== Passage ==
┌────────
Their chemistry peaks in the club scene, where David places headphones over Alexis’ ears, letting him escape into a slower, more intimate soundscape. Surrounded by loud beats and flashing lights, they’re physically close—but emotionally out of sync. That moment alone captures everything: proximity without unity, love without symmetry.


⭐ Production – 4.0 / 5

Shot on 16mm film, Summer of 85 has a retro aesthetic that perfectly matches its 1980s Normandy setting. Ozon paints the summer in rich, nostalgic textures: golden beaches, neon-lit dance floors, and handwritten notebooks. The cinematography contrasts the bright innocence of the first half with the grief-tinged gloom of the second.

Music plays a huge role here. The Cure’s “In Between Days”, Rod Stewart’s “Sailing,” and a host of ’80s tracks shape the emotional temperature. Notably, Ozon even changed the film’s title from Summer of 84 to Summer of 85 to secure the music rights—a small but telling detail of how music defines this story’s emotional rhythm.
└────────
(Saved entries)
┌────────
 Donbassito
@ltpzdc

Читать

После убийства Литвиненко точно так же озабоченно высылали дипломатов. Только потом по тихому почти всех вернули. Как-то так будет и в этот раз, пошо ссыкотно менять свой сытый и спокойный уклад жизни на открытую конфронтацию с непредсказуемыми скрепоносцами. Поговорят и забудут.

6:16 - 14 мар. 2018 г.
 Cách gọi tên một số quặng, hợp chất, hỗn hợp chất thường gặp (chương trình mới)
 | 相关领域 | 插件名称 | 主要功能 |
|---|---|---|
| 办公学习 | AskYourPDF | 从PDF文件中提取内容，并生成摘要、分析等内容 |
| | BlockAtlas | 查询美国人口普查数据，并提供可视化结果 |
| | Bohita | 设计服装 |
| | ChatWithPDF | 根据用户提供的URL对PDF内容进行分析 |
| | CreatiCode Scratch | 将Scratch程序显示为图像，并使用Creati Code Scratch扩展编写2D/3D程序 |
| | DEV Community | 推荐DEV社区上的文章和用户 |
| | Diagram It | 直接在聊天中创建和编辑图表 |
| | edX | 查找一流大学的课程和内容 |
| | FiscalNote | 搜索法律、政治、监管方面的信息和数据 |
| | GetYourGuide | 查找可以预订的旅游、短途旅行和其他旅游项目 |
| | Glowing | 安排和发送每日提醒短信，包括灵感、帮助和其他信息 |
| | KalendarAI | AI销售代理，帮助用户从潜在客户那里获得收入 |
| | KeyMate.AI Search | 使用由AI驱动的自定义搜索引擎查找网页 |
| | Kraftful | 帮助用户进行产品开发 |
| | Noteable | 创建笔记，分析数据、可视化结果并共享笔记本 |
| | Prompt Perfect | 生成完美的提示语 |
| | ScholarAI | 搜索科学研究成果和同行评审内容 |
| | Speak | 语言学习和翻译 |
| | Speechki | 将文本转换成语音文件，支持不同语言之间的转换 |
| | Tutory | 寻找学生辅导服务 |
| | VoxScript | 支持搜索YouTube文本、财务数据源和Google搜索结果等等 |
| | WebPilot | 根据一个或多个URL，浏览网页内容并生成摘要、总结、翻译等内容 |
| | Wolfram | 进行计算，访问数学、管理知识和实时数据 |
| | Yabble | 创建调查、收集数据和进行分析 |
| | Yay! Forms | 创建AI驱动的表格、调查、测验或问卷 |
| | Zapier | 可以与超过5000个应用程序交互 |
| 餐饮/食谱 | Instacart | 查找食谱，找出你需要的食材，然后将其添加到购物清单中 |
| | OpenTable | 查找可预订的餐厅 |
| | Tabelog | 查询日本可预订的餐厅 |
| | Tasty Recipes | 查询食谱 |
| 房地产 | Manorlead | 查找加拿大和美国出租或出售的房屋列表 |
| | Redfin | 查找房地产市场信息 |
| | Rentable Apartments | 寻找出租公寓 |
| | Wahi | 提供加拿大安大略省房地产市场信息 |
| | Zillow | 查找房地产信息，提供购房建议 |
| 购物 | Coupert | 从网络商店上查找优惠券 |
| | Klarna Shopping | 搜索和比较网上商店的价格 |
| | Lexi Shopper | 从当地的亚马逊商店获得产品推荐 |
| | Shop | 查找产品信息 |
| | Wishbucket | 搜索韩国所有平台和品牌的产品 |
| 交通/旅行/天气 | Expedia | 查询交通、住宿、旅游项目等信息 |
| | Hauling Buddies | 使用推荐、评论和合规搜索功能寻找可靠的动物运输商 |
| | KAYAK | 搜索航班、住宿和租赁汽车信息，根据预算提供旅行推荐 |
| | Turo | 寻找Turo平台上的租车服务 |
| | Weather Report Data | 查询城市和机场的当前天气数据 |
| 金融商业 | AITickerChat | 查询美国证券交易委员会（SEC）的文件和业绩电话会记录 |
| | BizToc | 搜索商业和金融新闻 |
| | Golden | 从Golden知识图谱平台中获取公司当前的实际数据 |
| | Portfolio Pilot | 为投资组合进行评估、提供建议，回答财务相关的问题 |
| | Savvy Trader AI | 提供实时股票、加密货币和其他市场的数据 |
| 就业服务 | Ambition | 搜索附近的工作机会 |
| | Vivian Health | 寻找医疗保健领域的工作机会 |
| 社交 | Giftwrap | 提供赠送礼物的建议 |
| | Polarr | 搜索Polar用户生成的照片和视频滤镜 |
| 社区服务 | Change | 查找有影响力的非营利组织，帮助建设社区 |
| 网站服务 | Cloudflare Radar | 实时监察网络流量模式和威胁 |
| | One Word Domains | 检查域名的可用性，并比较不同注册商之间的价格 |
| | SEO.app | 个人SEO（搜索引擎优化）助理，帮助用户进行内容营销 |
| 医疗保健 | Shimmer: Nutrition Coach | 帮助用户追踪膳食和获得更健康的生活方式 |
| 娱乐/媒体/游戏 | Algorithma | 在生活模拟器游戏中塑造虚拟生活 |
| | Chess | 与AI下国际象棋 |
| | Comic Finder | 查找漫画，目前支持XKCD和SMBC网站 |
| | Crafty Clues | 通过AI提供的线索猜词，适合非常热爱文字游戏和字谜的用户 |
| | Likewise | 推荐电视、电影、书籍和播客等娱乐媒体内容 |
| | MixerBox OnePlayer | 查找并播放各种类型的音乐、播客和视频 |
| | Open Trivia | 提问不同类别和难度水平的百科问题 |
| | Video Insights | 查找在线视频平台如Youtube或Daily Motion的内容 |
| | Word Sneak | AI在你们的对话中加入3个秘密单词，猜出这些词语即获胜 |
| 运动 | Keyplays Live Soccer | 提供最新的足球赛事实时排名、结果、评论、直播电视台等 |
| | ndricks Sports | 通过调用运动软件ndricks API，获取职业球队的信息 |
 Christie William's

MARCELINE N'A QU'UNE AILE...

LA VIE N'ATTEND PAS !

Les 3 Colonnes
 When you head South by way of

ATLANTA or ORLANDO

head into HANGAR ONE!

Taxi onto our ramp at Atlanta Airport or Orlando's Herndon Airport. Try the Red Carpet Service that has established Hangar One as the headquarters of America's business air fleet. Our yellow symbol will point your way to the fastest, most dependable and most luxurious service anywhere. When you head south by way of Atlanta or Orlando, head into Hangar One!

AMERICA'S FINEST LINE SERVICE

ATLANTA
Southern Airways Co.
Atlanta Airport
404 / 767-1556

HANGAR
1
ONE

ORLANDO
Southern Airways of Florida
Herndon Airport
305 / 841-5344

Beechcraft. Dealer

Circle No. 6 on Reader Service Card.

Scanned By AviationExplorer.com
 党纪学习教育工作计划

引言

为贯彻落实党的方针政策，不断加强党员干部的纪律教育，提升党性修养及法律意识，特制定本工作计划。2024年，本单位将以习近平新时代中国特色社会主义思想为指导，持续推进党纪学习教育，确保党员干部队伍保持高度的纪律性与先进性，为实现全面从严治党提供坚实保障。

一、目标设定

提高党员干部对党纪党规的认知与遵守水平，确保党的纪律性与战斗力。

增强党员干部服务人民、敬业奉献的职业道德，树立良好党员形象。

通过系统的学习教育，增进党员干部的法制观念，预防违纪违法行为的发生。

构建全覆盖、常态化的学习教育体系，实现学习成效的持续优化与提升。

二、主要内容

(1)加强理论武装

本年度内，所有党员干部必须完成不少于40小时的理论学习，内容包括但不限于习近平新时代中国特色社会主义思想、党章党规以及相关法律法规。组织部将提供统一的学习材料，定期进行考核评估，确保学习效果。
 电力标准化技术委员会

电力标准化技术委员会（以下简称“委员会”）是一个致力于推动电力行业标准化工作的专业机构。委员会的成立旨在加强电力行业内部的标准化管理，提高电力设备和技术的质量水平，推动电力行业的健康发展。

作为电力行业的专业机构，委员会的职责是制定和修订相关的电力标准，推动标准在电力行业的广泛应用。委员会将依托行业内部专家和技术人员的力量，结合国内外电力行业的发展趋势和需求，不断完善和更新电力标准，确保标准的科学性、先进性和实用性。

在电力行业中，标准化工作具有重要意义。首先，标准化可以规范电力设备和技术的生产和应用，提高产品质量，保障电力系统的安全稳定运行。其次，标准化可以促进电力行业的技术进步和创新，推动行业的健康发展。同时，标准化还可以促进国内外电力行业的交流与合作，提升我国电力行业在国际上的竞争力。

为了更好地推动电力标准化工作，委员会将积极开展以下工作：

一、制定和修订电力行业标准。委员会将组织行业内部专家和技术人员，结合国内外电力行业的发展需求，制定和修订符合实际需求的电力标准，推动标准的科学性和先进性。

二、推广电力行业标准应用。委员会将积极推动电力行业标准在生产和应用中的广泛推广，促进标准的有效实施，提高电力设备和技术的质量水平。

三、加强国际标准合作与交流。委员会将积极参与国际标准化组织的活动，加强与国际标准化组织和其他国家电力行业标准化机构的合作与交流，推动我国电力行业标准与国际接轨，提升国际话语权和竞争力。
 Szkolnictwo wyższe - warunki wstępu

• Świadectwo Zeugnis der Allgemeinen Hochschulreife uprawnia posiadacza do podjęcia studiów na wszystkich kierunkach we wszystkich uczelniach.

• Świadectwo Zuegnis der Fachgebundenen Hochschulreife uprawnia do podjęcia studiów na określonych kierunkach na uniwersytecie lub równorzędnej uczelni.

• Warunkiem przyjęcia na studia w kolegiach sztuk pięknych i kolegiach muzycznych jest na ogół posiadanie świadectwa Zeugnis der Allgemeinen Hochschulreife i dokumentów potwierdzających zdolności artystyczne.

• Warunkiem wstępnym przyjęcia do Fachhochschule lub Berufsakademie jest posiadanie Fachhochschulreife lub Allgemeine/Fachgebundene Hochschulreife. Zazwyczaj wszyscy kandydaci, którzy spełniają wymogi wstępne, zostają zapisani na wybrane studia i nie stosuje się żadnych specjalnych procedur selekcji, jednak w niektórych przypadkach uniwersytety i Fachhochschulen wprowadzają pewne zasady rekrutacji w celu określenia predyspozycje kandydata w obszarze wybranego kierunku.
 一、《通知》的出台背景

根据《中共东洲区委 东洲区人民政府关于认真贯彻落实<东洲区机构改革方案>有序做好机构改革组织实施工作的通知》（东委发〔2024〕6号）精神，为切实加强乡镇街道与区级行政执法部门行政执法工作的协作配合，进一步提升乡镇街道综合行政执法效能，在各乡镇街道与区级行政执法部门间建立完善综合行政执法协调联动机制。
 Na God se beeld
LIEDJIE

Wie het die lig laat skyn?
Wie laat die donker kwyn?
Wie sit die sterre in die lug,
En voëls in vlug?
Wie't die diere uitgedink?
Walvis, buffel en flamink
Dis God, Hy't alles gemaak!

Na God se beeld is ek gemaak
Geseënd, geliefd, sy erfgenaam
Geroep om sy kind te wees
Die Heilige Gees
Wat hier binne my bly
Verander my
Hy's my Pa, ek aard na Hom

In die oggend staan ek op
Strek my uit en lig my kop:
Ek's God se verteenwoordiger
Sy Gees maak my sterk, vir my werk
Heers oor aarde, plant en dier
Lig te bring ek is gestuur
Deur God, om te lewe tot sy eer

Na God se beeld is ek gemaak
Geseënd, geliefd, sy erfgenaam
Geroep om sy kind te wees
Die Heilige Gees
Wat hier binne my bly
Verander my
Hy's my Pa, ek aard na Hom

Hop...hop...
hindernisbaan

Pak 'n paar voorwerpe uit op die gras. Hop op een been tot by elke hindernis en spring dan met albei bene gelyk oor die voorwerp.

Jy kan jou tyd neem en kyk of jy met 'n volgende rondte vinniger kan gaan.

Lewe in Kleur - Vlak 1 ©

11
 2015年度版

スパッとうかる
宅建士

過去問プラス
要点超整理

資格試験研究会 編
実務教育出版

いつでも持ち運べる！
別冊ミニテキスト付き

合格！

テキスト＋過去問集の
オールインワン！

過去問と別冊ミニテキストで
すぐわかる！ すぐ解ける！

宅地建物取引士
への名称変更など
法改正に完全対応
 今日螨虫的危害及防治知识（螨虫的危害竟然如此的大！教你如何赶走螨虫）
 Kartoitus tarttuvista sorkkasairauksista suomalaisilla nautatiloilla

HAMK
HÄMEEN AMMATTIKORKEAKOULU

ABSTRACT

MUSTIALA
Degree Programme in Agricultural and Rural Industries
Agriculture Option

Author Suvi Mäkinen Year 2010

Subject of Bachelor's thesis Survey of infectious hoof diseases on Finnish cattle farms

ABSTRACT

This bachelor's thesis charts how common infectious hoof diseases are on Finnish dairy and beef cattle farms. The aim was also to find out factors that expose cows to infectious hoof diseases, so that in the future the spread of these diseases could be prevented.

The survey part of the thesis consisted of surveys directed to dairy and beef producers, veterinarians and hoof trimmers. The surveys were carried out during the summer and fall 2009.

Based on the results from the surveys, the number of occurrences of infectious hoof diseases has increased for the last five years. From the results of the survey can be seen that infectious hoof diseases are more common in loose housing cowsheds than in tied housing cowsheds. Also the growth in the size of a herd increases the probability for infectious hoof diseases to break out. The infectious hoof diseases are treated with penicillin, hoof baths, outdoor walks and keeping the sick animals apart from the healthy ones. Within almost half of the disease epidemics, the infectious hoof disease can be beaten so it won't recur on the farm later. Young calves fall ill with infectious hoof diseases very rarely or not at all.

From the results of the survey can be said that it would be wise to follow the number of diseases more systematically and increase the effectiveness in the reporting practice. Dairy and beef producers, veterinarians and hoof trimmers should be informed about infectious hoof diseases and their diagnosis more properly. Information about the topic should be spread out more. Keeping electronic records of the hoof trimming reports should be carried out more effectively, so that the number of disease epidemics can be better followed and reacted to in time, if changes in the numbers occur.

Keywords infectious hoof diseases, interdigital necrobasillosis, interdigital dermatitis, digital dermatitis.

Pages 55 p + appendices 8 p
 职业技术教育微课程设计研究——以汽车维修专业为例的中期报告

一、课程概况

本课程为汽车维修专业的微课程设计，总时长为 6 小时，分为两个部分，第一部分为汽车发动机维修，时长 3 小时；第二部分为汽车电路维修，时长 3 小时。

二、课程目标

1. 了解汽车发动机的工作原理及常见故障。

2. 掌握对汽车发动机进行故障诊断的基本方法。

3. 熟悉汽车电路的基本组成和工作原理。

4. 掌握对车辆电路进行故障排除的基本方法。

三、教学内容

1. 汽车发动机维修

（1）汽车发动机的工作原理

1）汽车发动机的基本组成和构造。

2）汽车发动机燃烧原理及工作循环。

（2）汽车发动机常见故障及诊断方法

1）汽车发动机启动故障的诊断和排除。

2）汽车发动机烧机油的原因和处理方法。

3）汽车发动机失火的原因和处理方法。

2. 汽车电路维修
└────────
== What to work on ==
Answer these from the film review:
1. On what film stock was Summer of 85 shot?
2. What was the film's title before Ozon changed it?
3. In the club scene, what does David place over Alexis' ears?
These entries have no connection to the film review.

== Your response ==
1. 16mm film
2. Summer of 84
3. Headphones